Sherando High School is a public secondary school within Frederick County, Virginia, United States, and is part of Frederick County Public Schools. The school is located east of the town of Stephens City.

History
Sherando High School was opened in August 1993 as the second high school in Frederick County. It was built to help alleviate crowding at James Wood High School, the sole high school in the county at the time. The first principal was Dr. John W. Frossard, with assistant principals Gary V. Tisinger and Joseph J. Swack. The latter succeeded Frossard as principal.

The principal is John Nelson.

Accreditation
Sherando High School is a fully accredited high school based on its performance on the Standards of Learning tests in Virginia.

Students
As of 2020–2021 the student body was 71 % White, 16% Hispanic, 5.7% two or more races, 4.9% Black, 1.9% Asian, and less than 1.0% Native Hawaiian/Pacific Islander.

What to produce ▸ According to the Sherando High School passage, why was the school built? Answer in one to three sentences. Please rely on the Sherando High School passage alone.

Stored rows ▸
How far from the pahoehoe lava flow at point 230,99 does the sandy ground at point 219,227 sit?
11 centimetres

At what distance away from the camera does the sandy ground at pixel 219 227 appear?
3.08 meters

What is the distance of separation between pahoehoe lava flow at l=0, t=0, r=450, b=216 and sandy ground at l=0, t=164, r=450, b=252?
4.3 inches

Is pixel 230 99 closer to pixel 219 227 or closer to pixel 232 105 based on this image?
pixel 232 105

...

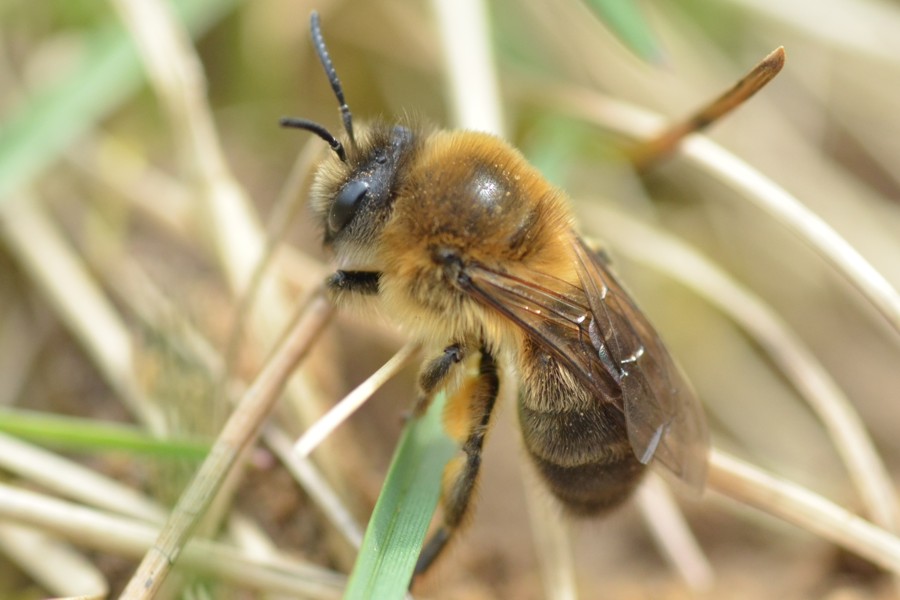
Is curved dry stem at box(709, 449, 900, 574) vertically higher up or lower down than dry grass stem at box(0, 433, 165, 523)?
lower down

Answer below ▸ Sherando High School was built to help relieve crowding at James Wood High School, which was the only high school in Frederick County at the time. It opened in August 1993 as the county's second high school.